▶ _Problems_:
1/ According to the Srirangam temple text, over how many acres does Thiruvarangam spread?
2/ Continue the Srirangam temple text from its last sentence.

━━━ Provided text ━━━

As I walked out of
Chennai domestic airport, in the inner corridors, there were some paintings ~
and this particular one attracted me, as it was
‘intricate pillars of Srirangam’.
.. … and it took one’s memory to those gory days when Thiruvarangam was
plundered by mindless massacrers
Located between the
two famous rivers, holy Cauvery and its tributary Coloroon, Thiruvarangam
spreads over 150 acres – and is the land
of divine Sri Ranganatha Swamy. The
temple of Aranganathar is the holiest
and the most sacred among the Divya Desams. This place is also called Bhoologa
Vaikuntam (Heaven on Earth). To us the mere utterance ‘Koil’ (Temple) refers to temple of Sri
Aranganathar at Srirangam. The origins
of the ancient Srirangam Temple, the abode of ‘The Superme’, traces back to Emperor Ikshvaku, a precursor
of Sri Rama. It is also known as
‘Ikshvaku kulathanam’ as the Emperor in recognition of his great meditation
obtained ‘Sri Ranga Vimana’ and he installed the deity at a holy place between
the rivers Sarayu and Thamasa in his capital ‘Ayodhya’.
When Malik Kafur
invaded South India (1310-1311 A.D), the town of Srirangam was ransacked and
the treasures of the temple, were looted and transported to Delhi. Thousands
laid down their lives trying to defend the temple. Many Acaryas more
specifically Pillai Logachar underwent harrowing times, taking the Uthsava
Namperumal away from the marauding sultans. The greatest Jagadacharya Sri Ramanuja (1017-1137) played the most
important part in resuscitating and reinvigorating Sri Vaishnavism and made the
philosophy reach the masses. He reformed and streamlined the administration of
the temple in so thorough a style that most of the conventions followed today
originated from him.
Vaikunda Ekadasi is
of greatest significance and directly relevant to this Temple – it is 23 day
celebration of Pagal Pathu & Irapathu and during this one cannot miss the Sesharayar Mandapam. Vaikunta Ekadasi
onwards, for ten nights, Lord Ranganatha holds court in the Tirumamani Mandapam
in the Thousand Pillared Hall. Facing him at the farther end is the sannidhi of
Kothanda Rama flanked by Sita Devi and Lakshmana. The sannidhi itself is
situated in the Sesharayar Mandapam. It seems a strategic placement, for Rama
had worshipped his ancestral deity Ranganathaswamy when in Ayodhya. The
Mandapam is a treasure-trove of evocative sculptures.

━━━ Data entries ━━━

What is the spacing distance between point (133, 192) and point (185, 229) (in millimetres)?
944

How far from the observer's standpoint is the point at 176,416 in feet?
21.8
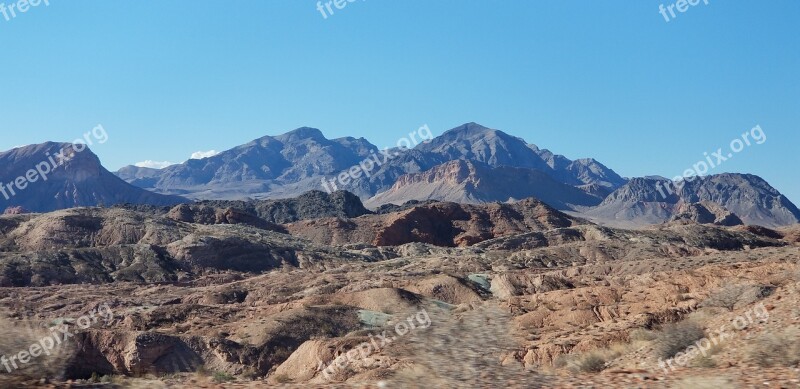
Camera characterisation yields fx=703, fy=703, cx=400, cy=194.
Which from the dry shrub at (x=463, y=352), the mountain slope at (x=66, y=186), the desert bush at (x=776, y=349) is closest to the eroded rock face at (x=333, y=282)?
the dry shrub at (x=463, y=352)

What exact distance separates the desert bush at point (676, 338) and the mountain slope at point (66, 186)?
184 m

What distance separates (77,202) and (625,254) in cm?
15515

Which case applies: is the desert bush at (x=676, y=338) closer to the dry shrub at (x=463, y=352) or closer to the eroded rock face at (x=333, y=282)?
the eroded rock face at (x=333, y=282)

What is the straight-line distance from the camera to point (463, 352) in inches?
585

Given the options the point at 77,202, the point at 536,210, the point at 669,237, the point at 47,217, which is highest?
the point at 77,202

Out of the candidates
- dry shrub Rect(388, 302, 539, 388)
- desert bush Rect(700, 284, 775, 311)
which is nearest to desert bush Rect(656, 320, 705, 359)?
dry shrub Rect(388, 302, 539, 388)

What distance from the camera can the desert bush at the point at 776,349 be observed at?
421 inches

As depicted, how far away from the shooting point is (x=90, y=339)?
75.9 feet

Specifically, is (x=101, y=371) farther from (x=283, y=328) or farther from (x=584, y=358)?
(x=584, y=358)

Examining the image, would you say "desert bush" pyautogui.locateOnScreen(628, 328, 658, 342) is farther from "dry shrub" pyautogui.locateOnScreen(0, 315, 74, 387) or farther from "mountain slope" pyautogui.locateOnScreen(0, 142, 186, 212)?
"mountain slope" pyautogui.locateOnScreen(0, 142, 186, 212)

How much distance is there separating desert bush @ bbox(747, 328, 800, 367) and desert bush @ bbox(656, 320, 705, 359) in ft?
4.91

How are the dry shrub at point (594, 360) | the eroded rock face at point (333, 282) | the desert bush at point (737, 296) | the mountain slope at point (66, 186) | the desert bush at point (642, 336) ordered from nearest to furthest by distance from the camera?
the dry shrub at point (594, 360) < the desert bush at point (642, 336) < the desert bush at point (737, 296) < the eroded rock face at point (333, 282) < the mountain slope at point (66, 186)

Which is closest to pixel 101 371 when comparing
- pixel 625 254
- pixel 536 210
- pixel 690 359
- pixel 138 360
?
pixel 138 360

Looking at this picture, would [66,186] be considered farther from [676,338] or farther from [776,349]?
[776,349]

━━━
━━━ Data entries ━━━

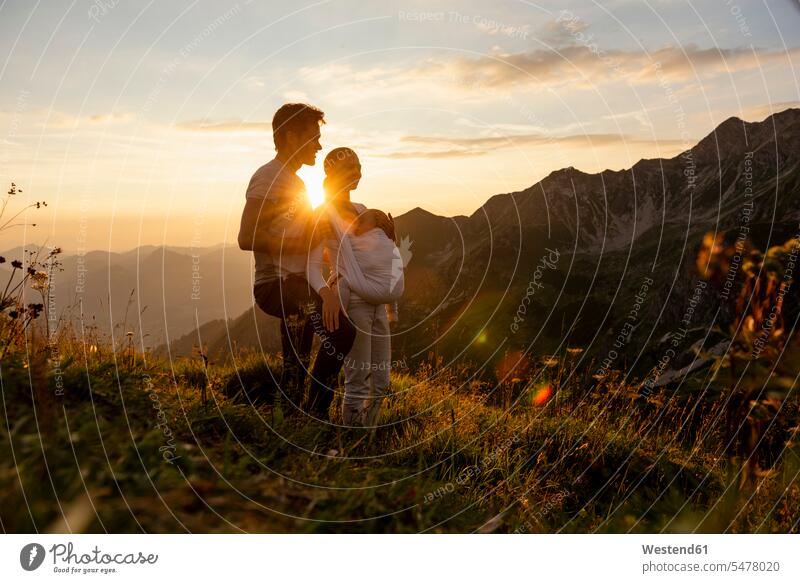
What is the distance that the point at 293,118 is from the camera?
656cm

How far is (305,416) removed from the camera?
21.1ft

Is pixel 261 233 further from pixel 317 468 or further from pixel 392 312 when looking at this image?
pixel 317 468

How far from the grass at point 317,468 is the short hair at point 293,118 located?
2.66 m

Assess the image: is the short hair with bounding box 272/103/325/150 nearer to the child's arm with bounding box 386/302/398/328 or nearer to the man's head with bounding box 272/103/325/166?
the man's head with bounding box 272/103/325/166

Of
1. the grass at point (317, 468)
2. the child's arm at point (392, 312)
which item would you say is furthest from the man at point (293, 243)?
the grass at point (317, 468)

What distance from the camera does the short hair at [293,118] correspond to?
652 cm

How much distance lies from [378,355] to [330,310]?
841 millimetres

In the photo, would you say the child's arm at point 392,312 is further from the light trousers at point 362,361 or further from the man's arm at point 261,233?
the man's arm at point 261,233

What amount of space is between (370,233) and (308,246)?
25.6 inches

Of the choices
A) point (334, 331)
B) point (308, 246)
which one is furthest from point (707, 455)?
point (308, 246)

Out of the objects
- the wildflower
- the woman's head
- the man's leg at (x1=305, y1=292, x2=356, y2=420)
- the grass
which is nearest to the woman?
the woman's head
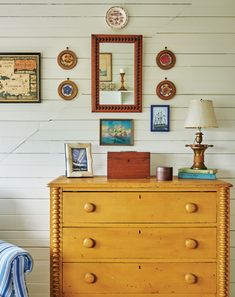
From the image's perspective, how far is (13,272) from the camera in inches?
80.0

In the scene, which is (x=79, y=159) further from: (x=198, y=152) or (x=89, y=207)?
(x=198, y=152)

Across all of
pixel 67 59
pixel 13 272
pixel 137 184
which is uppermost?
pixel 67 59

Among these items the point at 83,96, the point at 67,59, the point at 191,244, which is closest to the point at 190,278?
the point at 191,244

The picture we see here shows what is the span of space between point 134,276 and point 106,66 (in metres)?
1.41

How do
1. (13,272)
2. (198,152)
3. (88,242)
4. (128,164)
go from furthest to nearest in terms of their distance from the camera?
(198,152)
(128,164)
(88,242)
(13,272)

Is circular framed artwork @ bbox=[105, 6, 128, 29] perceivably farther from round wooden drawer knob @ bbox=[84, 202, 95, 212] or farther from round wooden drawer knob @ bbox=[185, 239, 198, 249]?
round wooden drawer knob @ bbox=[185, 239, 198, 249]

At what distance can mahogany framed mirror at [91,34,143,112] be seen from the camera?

━━━

▶ _The replies_:
1/ 150 acres

2/
Sesharayar Mandapam
is to the south of the Thousand Pillared Hall. It is 41.46 metres in length and
32.16 metres in width with 96 pillars each rising to a height of six feet and
standing witness to the artistic fingers of Indian sculptors of religious
themes. It is also a symbol of the services to art by the rulers of the
Vijayanagar Empire. Tradition associates the mandapam with the Rajagopuram some
centuries ago. A posse of cavalrymen with their horses in readiness in the
first storey as if checking the oncoming intruders would have advertised the
Vijayanagar strength.
Nearer the mantap
is the Vellaigopuram that too bears testimony to a gory history of looting and
immortal sacrifices. The sannathi of
Pillai Lokacharya and Sri Ramanujar are close by.
Here are some
pictures of the horsemen and the architecture at Sesharaya mantap – also posted
is the drawing seen in the airport and down below that is a drawing of the same
done by Mr Desikan Narayanan (Sujatha Desikan) and a drawing in Victoria museum
of 1850 – sure the one hanging in airport would have been bought from some
named artists for a few lakhs – and it pales in comparison to the one drawn by
Mr Desikan (which garnished coverpages of legendary writer Sujatha’s
Srirangathu devathaigal)
With regards – S.
Sampathkumar
2nd
Sept. 2018.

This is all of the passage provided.